— BEGIN Information shown —
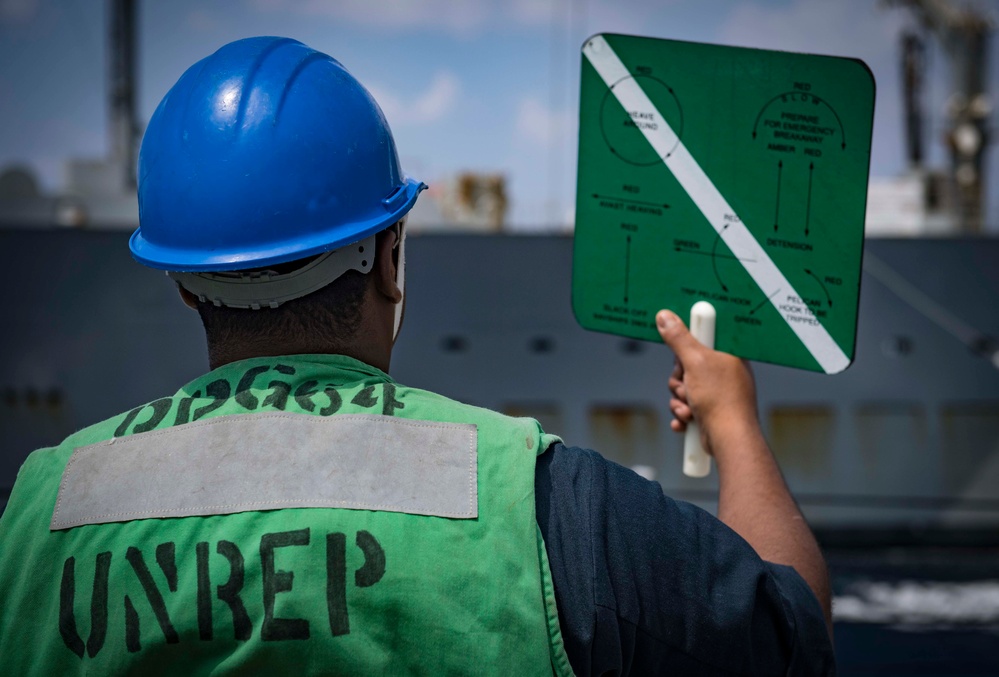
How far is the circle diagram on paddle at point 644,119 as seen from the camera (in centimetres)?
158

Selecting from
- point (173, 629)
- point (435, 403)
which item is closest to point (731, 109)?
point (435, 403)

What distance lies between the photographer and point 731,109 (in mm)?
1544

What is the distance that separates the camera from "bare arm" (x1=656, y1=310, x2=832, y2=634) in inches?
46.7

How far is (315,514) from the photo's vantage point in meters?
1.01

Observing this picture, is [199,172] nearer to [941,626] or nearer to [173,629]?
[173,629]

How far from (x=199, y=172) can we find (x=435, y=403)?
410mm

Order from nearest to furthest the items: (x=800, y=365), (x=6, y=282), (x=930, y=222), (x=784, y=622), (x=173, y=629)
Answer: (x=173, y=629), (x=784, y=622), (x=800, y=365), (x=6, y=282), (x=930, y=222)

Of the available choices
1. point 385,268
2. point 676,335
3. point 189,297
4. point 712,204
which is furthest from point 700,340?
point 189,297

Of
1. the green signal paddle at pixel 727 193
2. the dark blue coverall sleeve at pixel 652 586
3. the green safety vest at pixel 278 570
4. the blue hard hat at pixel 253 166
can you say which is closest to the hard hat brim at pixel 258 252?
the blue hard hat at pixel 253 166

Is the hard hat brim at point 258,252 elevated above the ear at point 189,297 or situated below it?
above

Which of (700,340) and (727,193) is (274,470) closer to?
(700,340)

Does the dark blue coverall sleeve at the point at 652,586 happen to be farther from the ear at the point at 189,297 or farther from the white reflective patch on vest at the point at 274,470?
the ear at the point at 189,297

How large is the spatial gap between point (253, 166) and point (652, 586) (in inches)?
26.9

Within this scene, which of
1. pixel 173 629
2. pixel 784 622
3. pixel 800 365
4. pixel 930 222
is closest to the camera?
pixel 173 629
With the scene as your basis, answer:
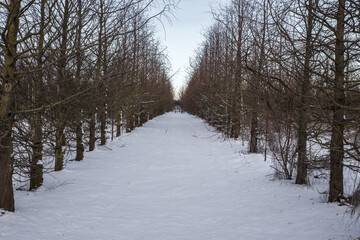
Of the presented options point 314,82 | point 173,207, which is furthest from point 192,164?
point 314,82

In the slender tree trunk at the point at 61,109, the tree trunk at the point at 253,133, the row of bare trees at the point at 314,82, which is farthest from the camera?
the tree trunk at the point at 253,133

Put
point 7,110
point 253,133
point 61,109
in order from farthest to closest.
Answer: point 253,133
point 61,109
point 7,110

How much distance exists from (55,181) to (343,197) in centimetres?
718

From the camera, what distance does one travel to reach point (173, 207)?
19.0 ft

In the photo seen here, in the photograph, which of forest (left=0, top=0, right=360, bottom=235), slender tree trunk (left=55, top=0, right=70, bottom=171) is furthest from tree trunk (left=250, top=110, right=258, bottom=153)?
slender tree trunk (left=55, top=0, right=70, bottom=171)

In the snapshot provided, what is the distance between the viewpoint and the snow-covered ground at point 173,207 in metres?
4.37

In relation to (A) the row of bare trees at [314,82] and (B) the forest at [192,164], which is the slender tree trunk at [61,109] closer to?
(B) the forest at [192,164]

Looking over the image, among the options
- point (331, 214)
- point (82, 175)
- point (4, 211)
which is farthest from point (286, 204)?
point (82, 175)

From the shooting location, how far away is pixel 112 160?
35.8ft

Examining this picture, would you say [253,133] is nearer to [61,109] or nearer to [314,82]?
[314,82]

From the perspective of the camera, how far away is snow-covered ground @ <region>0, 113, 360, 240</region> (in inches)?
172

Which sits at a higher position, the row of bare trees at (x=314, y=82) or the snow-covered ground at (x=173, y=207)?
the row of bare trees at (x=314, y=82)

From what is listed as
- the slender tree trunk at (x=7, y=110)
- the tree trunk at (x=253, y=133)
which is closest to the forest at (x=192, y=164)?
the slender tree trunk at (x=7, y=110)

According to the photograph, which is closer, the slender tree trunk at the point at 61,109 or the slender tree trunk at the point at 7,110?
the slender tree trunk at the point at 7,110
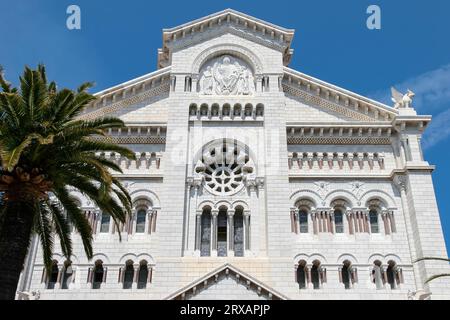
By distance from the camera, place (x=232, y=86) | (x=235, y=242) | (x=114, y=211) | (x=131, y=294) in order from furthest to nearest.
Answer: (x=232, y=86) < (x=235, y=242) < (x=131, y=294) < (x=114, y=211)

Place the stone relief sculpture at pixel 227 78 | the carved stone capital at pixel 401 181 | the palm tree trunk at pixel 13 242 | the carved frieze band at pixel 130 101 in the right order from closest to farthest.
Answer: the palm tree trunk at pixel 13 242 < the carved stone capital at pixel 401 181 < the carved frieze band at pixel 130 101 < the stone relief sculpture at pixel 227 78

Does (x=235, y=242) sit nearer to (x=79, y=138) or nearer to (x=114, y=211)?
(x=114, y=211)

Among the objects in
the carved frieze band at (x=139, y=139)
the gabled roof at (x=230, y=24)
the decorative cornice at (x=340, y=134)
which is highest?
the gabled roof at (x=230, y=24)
— END Information shown —
— BEGIN Information shown —
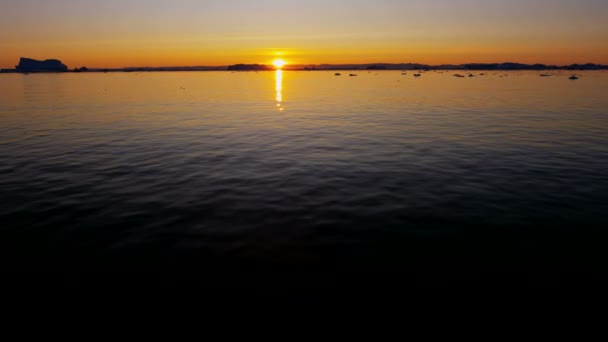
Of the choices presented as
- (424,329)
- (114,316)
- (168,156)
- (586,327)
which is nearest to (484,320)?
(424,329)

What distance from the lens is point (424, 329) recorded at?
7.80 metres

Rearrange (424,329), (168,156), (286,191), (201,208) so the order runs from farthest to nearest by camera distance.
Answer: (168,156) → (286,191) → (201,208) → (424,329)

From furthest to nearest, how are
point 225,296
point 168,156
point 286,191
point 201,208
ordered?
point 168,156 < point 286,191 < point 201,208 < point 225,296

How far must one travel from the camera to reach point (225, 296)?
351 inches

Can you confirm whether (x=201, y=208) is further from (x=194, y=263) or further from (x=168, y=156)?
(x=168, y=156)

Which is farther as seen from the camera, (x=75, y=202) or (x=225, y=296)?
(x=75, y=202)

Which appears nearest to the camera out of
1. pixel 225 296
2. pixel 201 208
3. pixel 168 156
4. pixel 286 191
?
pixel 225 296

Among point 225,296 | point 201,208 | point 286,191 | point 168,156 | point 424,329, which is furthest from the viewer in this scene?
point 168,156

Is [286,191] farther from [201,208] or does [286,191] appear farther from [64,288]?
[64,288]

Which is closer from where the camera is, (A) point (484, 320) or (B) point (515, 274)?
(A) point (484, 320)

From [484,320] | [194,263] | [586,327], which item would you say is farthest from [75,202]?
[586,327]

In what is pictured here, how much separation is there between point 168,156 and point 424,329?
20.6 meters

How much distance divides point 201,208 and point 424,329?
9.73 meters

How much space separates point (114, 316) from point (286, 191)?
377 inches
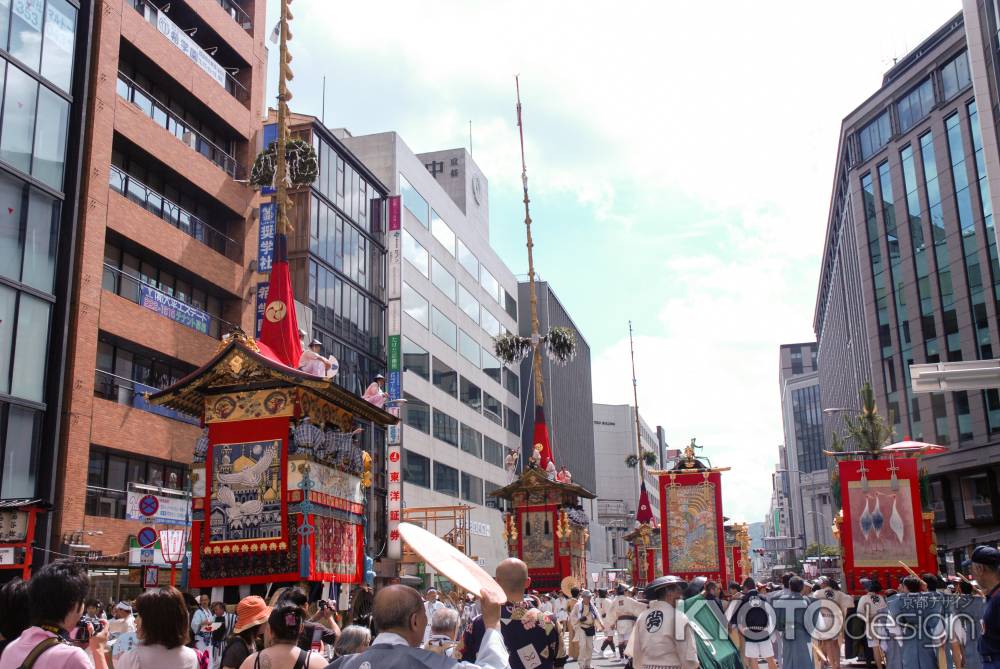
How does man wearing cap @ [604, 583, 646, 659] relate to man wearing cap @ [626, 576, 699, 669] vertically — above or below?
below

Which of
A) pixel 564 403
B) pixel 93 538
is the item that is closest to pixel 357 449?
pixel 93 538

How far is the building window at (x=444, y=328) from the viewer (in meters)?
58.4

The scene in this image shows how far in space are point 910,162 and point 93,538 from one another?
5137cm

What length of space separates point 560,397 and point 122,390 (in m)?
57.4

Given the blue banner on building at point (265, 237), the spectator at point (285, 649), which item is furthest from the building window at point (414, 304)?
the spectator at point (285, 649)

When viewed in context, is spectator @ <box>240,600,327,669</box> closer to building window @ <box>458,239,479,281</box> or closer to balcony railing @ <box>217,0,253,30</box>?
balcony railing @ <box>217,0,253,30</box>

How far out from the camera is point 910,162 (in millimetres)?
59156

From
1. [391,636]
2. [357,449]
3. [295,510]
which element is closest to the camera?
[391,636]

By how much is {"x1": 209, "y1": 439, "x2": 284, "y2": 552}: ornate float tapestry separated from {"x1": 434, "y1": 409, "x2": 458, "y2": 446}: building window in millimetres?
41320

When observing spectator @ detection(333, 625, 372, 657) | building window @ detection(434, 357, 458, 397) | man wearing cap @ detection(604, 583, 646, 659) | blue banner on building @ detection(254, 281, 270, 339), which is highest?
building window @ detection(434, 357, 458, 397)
— END Information shown —
— BEGIN Information shown —
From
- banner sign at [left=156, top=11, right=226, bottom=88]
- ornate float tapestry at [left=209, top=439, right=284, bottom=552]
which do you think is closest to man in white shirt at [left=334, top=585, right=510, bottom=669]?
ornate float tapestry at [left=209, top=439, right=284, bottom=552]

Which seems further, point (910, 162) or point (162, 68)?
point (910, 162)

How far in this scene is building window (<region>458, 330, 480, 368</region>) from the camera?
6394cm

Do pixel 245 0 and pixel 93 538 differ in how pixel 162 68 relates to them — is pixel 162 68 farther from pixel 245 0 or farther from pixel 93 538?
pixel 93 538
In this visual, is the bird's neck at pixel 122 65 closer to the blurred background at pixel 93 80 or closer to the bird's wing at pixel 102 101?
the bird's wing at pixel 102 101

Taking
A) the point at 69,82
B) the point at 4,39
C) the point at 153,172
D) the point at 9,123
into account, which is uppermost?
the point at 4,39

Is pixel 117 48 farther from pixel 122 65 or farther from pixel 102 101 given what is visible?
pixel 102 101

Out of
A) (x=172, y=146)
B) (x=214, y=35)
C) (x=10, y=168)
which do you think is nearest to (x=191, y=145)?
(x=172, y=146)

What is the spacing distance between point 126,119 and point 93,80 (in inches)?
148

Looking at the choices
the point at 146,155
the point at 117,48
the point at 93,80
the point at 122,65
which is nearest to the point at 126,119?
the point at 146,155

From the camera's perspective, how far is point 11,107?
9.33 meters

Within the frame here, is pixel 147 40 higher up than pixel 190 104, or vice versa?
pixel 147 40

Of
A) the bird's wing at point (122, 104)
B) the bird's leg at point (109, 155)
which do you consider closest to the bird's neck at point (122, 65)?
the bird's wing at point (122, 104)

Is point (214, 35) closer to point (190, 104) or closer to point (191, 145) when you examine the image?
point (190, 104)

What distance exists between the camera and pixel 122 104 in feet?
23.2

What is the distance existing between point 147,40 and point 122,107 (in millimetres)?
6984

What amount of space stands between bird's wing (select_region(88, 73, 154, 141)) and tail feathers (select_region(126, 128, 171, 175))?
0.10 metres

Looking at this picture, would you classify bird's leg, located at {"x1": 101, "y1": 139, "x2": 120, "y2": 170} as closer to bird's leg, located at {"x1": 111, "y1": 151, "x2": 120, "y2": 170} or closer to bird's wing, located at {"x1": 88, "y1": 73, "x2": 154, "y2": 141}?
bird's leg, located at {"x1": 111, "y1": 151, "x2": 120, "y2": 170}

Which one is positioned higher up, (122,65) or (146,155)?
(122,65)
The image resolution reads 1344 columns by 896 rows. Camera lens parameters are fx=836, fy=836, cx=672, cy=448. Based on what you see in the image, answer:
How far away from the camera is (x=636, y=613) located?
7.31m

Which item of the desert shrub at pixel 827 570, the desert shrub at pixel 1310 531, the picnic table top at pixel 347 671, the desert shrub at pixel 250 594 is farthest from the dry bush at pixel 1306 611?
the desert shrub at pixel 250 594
— END Information shown —
- [Aim]
Please write out the records word for word, starting with the line that contains "How far is the circle" and going on through the line that contains "y=622), (x=800, y=365), (x=6, y=282), (x=930, y=222)", with both of those lines included.

- [Output]
How far is the circle diagram on paddle at point 644,119 as seen from the camera (in centimetres)?
158

Selecting from
- point (173, 629)
- point (435, 403)
which item is closest to point (731, 109)?
point (435, 403)

What distance lies between the photographer and point 731,109 (in mm)?
1544

What is the distance that separates the camera from "bare arm" (x1=656, y1=310, x2=832, y2=634) in inches?
46.7

How far is (315,514) from the photo's vantage point in meters?
1.01

Observing this picture, is [199,172] nearer to [941,626] or nearer to [173,629]?
[173,629]

How far from (x=199, y=172) can we find (x=435, y=403)?
410mm

Order from nearest to furthest the items: (x=800, y=365), (x=6, y=282), (x=930, y=222), (x=784, y=622), (x=173, y=629)
Answer: (x=173, y=629), (x=784, y=622), (x=800, y=365), (x=6, y=282), (x=930, y=222)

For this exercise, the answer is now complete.